Increasing the number of dendritic cells resulted in increased bacterial burdens in the sMLN and spleen. (A) BALBc/ByJ mice were injected with either murine Flt3L or PBS for 6 days to expand DC differentiation and then infected with 2–8 × 10⁸ CFU of Lm SD2000. Tissues were collected 3 days post infection. Four independent experiments with n = 2 mice per group were performed. (B) Median number and percentage of live cells for CD11c⁺ DC in sMLN, cMLN, and spleen; CD11c⁺ DC were identified using the gating strategy shown in Fig. 3 only for experiments #3 and #4. (C) Violin plots of the Lm SD2000 burden in tissues; dashed lines represent medians, and the vertical segments represent the interquartile range. Dotted lines across the graphs represent limits of detection. Significance was calculated using Mann-Whitney test for unpaired data (*P < 0.05; **P < 0.01; ***P < 0.001).

Fig 5

Both cell-associated and free-floating L. monocytogenes were observed in mesentery lymphatic vessels during ligated loop infection. BALBc/ByJ mouse ileal loop was injected with 10⁹ CFU GFP⁺ Listeria, and tissues were harvested 45 min post infection. Just prior to euthanasia, fluorescently conjugated dextran was injected intravenously.
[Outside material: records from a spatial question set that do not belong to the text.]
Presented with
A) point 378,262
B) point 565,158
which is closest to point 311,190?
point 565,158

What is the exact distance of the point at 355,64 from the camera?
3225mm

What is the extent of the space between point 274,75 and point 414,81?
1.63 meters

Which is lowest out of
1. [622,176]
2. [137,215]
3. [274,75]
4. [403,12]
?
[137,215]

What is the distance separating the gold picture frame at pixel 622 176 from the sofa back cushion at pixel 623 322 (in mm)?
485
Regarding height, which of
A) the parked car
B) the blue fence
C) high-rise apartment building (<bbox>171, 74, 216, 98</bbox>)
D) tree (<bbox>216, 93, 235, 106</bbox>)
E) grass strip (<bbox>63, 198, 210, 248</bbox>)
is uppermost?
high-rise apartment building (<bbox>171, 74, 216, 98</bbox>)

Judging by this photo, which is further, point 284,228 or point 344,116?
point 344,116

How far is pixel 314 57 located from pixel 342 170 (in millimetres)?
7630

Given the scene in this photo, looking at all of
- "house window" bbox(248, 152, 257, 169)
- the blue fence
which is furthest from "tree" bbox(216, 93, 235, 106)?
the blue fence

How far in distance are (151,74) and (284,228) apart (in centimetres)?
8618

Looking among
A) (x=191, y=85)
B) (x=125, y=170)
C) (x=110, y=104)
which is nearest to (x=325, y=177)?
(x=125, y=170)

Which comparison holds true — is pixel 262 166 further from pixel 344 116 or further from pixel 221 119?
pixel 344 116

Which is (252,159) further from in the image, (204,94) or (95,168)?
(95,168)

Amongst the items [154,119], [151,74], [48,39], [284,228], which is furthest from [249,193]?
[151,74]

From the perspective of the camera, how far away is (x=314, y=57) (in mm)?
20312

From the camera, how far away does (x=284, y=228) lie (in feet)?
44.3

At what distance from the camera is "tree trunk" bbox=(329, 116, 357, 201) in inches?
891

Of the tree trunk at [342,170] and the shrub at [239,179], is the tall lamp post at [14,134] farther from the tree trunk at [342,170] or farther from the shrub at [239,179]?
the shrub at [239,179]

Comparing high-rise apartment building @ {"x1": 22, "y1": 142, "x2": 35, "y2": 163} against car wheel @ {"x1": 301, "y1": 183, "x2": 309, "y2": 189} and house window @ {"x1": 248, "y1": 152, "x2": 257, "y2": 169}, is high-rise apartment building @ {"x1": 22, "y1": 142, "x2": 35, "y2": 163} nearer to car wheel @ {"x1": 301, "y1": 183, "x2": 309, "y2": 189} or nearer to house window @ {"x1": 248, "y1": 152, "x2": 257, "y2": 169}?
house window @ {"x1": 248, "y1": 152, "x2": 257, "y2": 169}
The center cartoon depicts a single plexus leading from the ileum to the draining sMLN; the dotted lines indicate the areas analyzed in the surrounding representative images. (A) Hundreds of L. monocytogenes are found proximal to the intestinal lamina propria. (B) A network of lymphatic vessels near the gut tissue. (C) Large collecting vessel more distal to the gut with a cluster of L. monocytogenes at the branch point. A blood vessel containing dextran is seen on the right. (D) A CD45+ cell with several attached Lm migrates through the vessel. Representative images from one of two independent experiments are shown; all images are Z stacks except (D) which shows a single z plane. Scale bars, 20 mM.

Fig 6

Proposed model of dissemination from intestinal lamina propria to the MLN. Ingested L. monocytogenes (purple) in the gut lumen can cross the mucosal barrier by either InlA-mediated uptake into epithelial cells or transcytosis via M cells. Once in the underlying lamina propria, Lm can interact with a variety of immune cells, including activated PMN and macrophages which promote clearance of extracellular bacteria. (A) Ly6C^hi inflammatory monocytes do not readily phagocytose Listeria but may transport surface-associated bacteria to the MLN. (B) Migratory CD11c^hi CD103⁺ cDC can internalize L. monocytogenes and then migrate to draining lymph nodes to present antigen to T cells. Previous data suggest that Listeria survive for several hours within DC. (C) Extracellular bacteria that are not cleared by phagocytes can disseminated free floating through the afferent lymphatic vessels to enter the subcapsular sinus of the lymph node. Together, these three mechanisms make up our proposed routes of dissemination for Lm to travel from the LP to the MLN.